Le feuillage jauni tremble aux branches lassées
Et la maison là-bas nous appelle au heurtoir,
Et côte à côte ainsi nous irons vers le soir
Où marchent devant nous nos heures enlacées.

Au reflet du cristal comme aux sources glacées,
Que le temps douloureux ou doux me fasse voir
Son rire à la fontaine ou sa ride au miroir,
Ton souvenir se mire à toutes mes pensées.

L’automne les disperse aux routes de la vie ;
L’écorce se desquame et l’arbre s’exfolie
Et la ramure oscille au souffle qui l’émeut ;

Et ses feuilles, au vent qui les parsème inertes,
Emportent, çà et là, chacune comme un peu
Du murmure amoindri de la cime déserte.


LA HACHE



Ecoute. Le vent froid aux cailloux de la route
Aiguise lentement, invisible ouvrier,
Les serpes et les faulx de ses bises d’acier ;
Le pas du Temps résonne au carrefour. Ecoute.

Écoute. Au loin déjà les fleurs s’effeuillent ; toute
La prairie alentour frissonne, et tout entier
Le grand arbre frémit au souffle meurtrier ;
Et sa Dryade en lui va saigner goutte à goutte.
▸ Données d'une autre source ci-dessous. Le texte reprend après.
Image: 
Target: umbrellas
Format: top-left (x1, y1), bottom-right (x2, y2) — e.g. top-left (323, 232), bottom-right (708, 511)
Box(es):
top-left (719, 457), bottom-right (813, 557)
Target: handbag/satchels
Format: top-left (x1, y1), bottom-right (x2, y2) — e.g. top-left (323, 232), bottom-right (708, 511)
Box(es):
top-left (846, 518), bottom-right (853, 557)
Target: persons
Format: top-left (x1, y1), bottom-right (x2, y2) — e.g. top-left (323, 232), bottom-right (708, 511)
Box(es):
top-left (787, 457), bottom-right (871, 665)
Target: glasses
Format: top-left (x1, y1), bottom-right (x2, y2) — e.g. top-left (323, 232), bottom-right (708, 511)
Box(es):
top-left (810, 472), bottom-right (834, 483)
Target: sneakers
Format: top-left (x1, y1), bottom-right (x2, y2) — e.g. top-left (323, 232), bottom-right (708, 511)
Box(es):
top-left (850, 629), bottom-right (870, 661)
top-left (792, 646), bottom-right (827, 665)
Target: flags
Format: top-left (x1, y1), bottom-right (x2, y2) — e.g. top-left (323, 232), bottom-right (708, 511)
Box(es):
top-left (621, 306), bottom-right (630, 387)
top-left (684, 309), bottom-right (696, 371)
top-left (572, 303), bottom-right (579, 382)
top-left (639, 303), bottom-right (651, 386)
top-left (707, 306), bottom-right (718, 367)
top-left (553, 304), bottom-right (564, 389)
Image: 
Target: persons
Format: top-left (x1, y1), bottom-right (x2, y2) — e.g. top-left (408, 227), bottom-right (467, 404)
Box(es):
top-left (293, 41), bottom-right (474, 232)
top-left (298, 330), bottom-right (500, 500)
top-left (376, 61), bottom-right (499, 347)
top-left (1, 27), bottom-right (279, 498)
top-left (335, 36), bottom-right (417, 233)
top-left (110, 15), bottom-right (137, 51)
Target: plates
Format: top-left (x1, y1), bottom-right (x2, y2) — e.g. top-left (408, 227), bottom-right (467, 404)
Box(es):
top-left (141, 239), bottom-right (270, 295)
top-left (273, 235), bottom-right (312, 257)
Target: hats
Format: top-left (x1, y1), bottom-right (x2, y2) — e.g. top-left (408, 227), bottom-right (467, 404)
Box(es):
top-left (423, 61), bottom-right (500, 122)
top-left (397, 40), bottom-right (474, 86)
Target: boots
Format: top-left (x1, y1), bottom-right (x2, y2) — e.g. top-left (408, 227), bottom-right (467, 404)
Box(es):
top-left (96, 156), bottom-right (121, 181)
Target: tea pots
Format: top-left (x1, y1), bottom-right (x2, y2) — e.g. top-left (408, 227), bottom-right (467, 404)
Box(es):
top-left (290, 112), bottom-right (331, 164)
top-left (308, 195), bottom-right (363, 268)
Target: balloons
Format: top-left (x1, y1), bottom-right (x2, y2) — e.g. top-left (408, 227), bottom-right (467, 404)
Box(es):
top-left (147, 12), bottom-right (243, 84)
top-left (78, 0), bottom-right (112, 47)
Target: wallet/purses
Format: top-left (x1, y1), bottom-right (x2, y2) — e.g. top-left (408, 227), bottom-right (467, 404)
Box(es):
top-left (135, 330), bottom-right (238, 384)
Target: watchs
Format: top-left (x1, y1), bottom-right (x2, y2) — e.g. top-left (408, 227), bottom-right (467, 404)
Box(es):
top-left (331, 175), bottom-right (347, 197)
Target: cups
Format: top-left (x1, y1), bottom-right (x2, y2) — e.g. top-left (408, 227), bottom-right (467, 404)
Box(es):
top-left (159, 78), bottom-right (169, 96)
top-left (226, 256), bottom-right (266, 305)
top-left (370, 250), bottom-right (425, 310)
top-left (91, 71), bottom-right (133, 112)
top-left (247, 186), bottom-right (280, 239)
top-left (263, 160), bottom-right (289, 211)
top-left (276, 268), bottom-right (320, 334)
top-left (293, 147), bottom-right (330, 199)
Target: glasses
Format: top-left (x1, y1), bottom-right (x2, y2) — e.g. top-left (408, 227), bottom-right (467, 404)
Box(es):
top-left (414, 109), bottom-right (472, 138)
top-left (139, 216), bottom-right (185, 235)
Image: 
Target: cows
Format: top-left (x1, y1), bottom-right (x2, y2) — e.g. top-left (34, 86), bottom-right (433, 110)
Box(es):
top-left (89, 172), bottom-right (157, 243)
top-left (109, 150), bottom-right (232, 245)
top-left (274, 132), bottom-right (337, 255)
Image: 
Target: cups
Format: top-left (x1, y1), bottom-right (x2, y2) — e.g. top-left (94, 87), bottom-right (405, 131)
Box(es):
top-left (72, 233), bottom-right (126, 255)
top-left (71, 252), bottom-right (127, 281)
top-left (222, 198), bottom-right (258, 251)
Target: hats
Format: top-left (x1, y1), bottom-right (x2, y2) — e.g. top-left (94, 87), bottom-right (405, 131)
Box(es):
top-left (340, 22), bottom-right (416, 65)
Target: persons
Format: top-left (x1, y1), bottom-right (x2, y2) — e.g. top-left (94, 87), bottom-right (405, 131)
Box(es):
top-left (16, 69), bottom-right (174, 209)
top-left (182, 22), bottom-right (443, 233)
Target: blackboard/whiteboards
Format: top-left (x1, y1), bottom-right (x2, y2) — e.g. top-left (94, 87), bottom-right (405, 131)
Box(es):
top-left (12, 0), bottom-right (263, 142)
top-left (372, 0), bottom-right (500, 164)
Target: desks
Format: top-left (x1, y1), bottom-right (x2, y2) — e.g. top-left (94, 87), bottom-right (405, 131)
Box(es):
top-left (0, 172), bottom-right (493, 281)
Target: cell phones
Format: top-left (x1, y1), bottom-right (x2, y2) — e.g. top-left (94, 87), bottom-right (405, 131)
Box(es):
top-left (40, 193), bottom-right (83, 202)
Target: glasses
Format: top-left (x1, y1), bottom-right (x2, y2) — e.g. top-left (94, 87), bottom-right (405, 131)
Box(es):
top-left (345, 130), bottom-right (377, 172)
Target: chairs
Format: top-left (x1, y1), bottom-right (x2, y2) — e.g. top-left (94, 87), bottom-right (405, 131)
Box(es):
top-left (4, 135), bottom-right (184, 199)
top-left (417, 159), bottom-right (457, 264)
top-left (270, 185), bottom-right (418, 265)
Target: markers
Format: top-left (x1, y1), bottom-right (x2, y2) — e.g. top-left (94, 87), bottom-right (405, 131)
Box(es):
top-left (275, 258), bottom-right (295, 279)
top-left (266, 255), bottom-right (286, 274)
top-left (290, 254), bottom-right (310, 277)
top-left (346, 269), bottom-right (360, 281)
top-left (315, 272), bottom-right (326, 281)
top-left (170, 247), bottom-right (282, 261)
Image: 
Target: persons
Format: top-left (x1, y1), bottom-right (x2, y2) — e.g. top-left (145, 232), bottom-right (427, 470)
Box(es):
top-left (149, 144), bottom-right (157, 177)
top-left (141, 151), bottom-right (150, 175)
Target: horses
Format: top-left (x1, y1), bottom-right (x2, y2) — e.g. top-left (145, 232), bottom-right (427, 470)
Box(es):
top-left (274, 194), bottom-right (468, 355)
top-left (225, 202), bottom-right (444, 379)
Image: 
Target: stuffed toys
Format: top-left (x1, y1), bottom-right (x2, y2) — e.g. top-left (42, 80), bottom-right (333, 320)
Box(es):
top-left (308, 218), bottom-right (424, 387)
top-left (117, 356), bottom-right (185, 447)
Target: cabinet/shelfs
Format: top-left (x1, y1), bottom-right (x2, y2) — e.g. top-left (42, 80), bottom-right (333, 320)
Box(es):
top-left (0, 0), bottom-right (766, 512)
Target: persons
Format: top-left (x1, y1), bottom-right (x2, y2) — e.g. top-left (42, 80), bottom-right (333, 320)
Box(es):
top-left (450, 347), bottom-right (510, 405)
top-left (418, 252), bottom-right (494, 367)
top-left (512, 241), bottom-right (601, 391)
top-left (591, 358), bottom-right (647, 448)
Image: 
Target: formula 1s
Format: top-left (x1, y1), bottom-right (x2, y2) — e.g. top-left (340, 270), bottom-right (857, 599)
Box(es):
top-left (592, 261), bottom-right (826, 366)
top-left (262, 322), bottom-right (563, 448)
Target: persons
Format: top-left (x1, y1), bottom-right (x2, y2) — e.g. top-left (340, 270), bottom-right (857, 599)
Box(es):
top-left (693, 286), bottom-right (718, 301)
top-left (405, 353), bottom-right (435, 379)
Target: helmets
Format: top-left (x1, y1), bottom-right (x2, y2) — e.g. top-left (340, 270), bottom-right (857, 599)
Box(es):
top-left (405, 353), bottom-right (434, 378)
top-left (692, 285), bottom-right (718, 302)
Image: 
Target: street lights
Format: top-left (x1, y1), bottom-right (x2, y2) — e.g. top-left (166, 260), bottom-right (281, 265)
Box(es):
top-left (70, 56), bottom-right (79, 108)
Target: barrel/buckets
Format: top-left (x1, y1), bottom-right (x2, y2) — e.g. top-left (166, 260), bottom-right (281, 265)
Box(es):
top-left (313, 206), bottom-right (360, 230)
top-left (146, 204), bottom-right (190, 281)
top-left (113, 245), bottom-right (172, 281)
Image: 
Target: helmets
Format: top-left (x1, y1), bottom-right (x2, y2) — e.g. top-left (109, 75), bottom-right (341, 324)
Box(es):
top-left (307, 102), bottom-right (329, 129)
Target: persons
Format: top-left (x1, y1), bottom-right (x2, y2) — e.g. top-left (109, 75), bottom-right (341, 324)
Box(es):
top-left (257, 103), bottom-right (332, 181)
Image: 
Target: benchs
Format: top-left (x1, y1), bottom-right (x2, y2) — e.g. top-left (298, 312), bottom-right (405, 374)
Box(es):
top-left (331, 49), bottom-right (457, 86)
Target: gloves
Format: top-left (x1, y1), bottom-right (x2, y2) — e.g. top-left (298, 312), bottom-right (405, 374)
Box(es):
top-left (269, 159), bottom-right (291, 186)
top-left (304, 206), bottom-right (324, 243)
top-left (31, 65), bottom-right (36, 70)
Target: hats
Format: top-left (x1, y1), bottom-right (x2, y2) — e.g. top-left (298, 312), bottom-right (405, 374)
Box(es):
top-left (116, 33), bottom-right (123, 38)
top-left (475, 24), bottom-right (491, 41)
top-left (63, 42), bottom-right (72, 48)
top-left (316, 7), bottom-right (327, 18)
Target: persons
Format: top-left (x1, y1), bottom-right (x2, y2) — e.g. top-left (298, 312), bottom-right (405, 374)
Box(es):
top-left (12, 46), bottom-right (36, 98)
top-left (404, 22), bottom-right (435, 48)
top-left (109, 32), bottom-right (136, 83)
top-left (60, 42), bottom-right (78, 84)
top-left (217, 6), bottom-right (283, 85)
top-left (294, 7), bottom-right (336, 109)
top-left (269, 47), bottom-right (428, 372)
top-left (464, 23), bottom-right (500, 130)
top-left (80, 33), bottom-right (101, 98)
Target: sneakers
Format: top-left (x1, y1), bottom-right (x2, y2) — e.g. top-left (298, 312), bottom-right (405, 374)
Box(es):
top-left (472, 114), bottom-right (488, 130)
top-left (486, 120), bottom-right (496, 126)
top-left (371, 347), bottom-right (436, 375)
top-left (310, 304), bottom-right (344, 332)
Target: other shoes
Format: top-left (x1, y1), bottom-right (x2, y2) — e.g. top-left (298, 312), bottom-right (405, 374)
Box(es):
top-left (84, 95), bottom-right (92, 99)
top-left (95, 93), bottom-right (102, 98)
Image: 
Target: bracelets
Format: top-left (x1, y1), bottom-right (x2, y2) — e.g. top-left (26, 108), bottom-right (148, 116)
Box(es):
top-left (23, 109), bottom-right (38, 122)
Les bûcherons, liant le fagot et l’écorce,
Vont dépecer, hélas ! ta stature et ta force ;
Ton ombre a marqué l’heure à ta chute ; mais sache,

Au soir de quelque Automne orgueilleux de ta mort,.
Parmi l’effondrement de ta ramure d’or,
Tomber au moins hautain et grave, sous la hache.


HENRI DE RÉGNIER.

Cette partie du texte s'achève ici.